Archive for November, 2011

How NOT To Pick a Marketing Automation System

Wednesday, November 16th, 2011

Congratulations! You’ve decided it’s time to automate your marketing (many excellent reasons to do that) and even got the budget to do that.

As you start looking for a marketing automation system, you will notice fairly quickly that there are several options out there. How do you choose? Or better yet – what mistakes should you avoid when picking a marketing automation vendor?

1. Choosing a solution that worked for someone else. While it’s a good idea to go out there and get recommendations, make sure that the people you are talking to have similar needs to yours. So, if you’re a small company with a limited marketing budget, find a solution that would enable you to quickly set up your marketing automation system. If you purchase a complex tool that requires more resources than you can afford for setting it up and maintaining it, you’ll likely end up not using the expensive solution you had just purchased.

2. Automatically going with the most popular tool. Assuming that “if it works for everyone it will work for us” might prove to be an expensive mistake. Many of the popular marketing automation tools are just too complex and expensive to operate, unless you can allocate dedicated, significant resources to them.

3. Assuming that once you buy it, your marketing automation tool will set itself up. It won’t. You will still need to set it up (so the simpler it is, the better) and you will then need to feed it with content. So make sure you get a system that would not just be easy and quick to set up, but would also be user-friendly and intuitive. Marketing automation needs constant attention and monitoring – it’s not a “set it and forget it” type of tool, so it better be user-friendly.

Above all, remember that the purchase of a marketing automation system should reflect your specific needs. So before you start approaching vendors, think long and hard about your needs, what are you trying to achieve, and how much you can dedicate to setting up and maintaining the system after you’ve purchased it.

How Well Do You Understand Your Customers?

Wednesday, November 9th, 2011

The best marketing is done when we really, truly understand our customers – when we reach a level of familiarity and understanding that makes us not just aware of what they think, but actually think like them.

When you think like the customer (or prospect), that gap between you as a marketer and them as a consumer is eliminated. Eliminating this gap can make a big difference, because if you stop thinking like *you* and start thinking like *the customer* you will avoid familiar pitfalls such as preaching features instead of talking benefits.

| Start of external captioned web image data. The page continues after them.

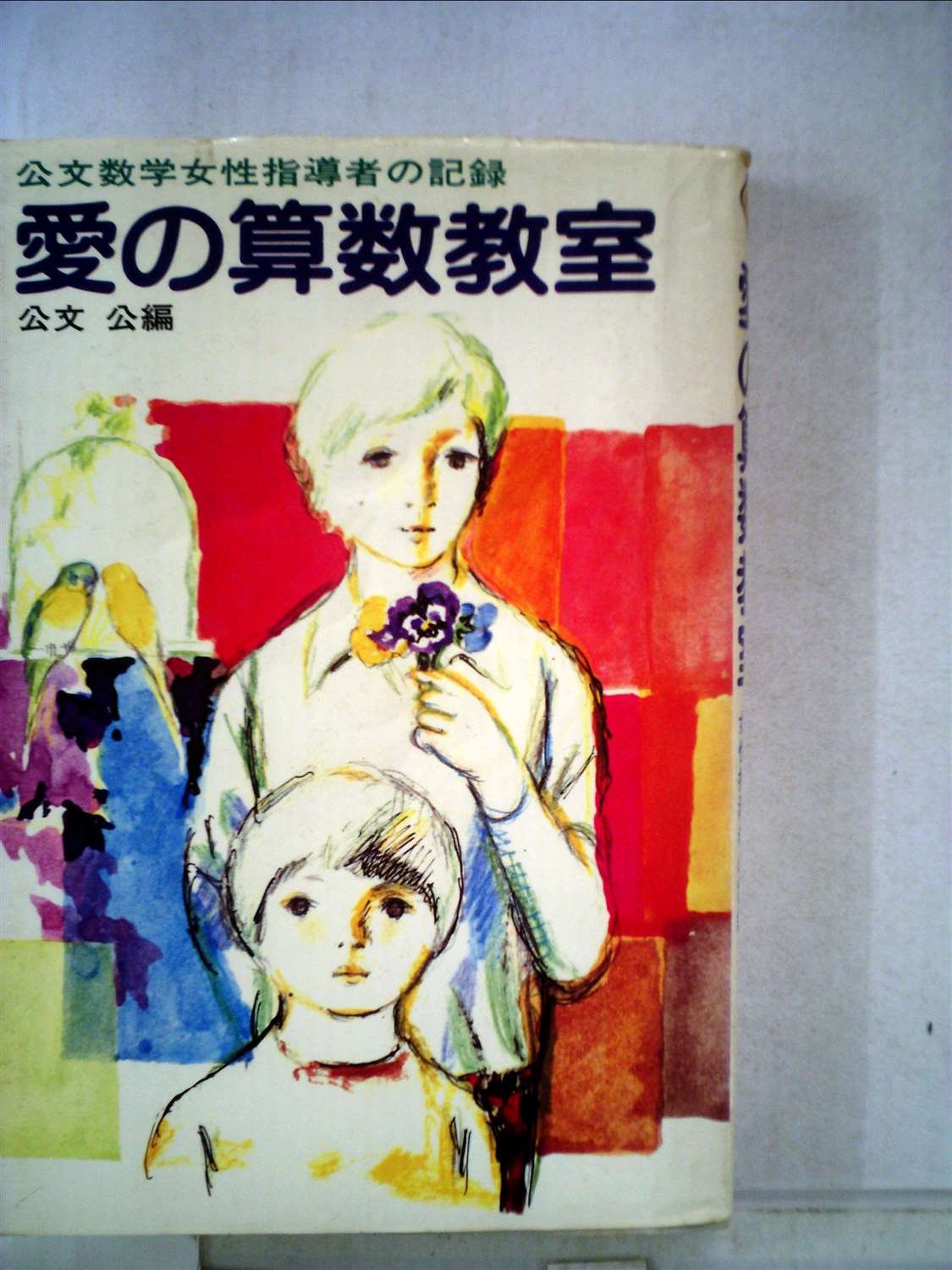 Amazon.com: 公文公: books, biography, latest update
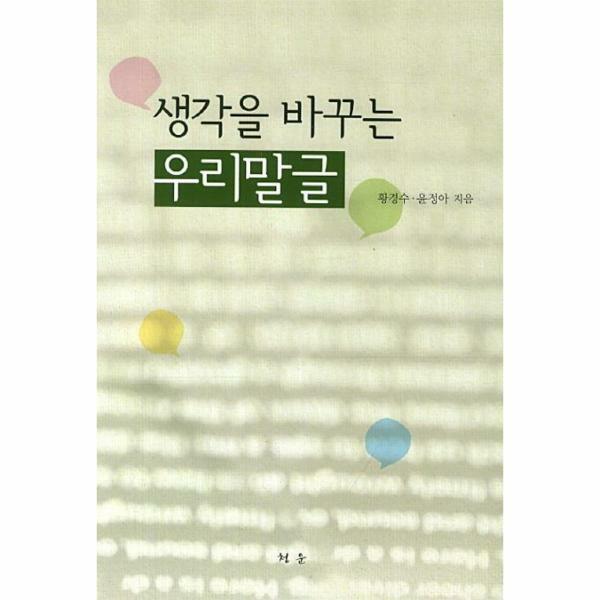 [출판사 청운]청운 (현대Hmall)웅진북센생각을 바꾸는 우리말글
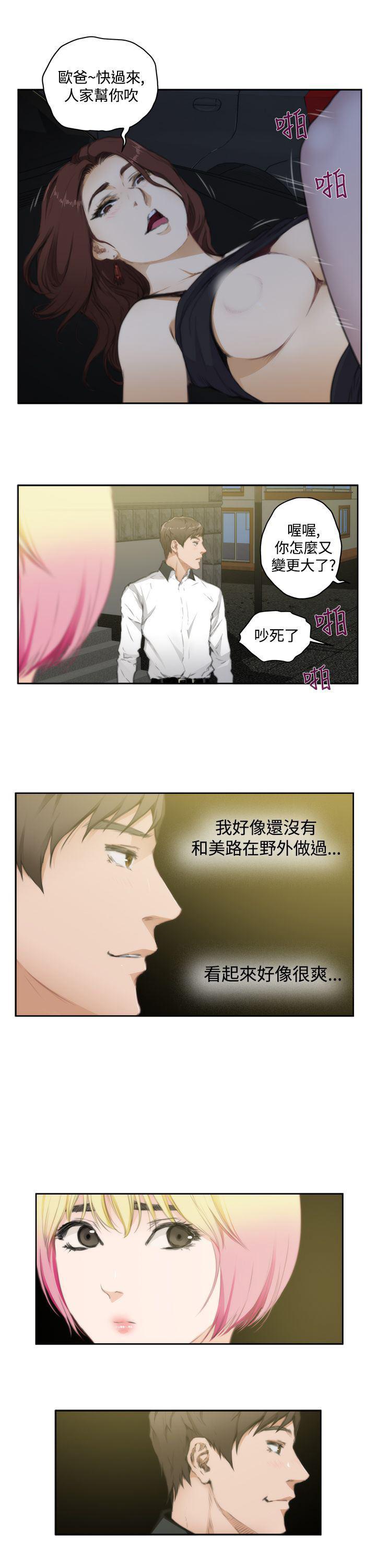 火影忍者652漫画韩漫全集-第70话无删减无遮挡章节图片 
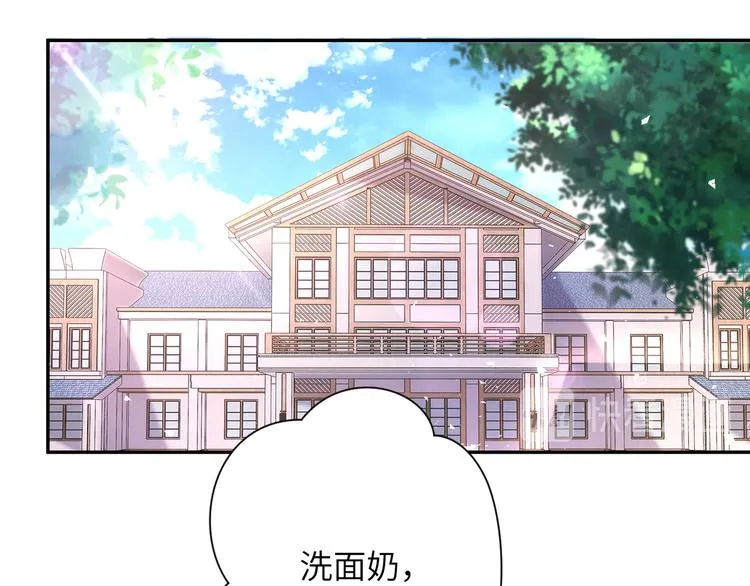 第130话 盛情难却 第80页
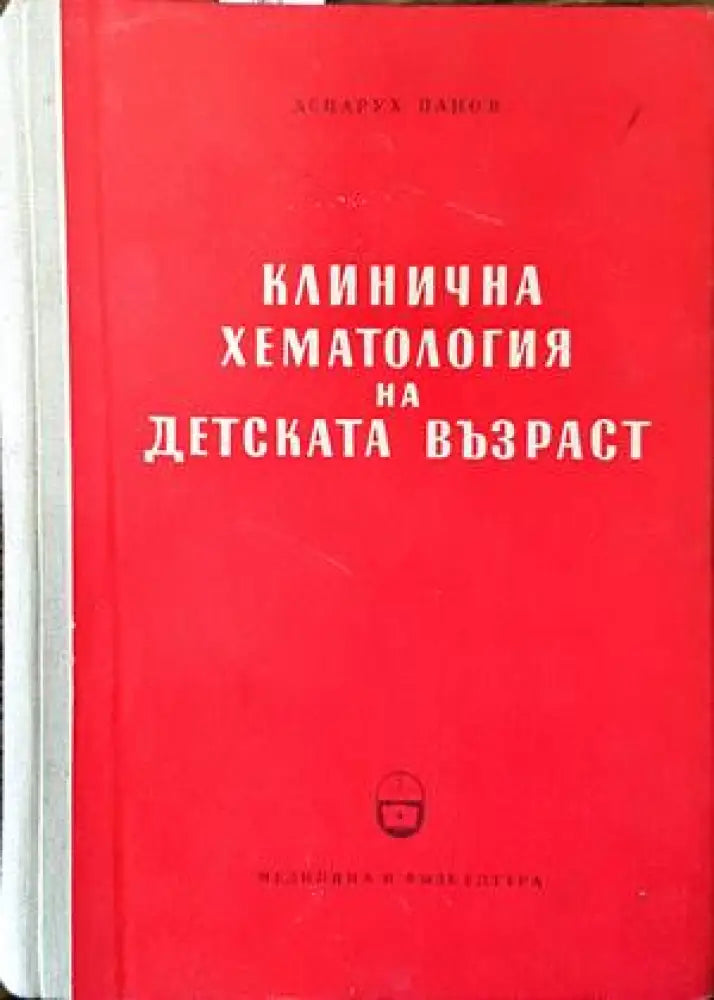Клинична хематология на детската възраст - Книги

It’s not as easy as it sounds, of course, because, after all, you are you and they are they. But the best marketers around -not unlike actors – find a way to BE their customers. Then they can approach them in ways that are enormously more effective than when that familiar marketer/consumer gap exists.

So, how do you do that? How do you think like the customer? One way is to use marketing automation tools that gather detailed information about each lead arriving at your website. Then take the time to look at the information and analyze it. In most cases, you will get a clear understanding of the person’s pain point, of what he’s looking for.

I also like Stephen Davidson’s suggestion that we stop focusing so much on surveys, and instead of inviting customers over, ask them to host us for a day of shadowing. Imagine how much useful information you could get from such a day – even from just an hour or two!

The basic idea is that the focus must be shifted away from the marketer and onto the customer and/or the prospect. The more we can focus our attention on our audience, the better we will be at communicating with them, and getting them to do what we want them to do – become buyers or repeat buyers – not in a spammy way, but in a helpful way that respects the customer and their needs.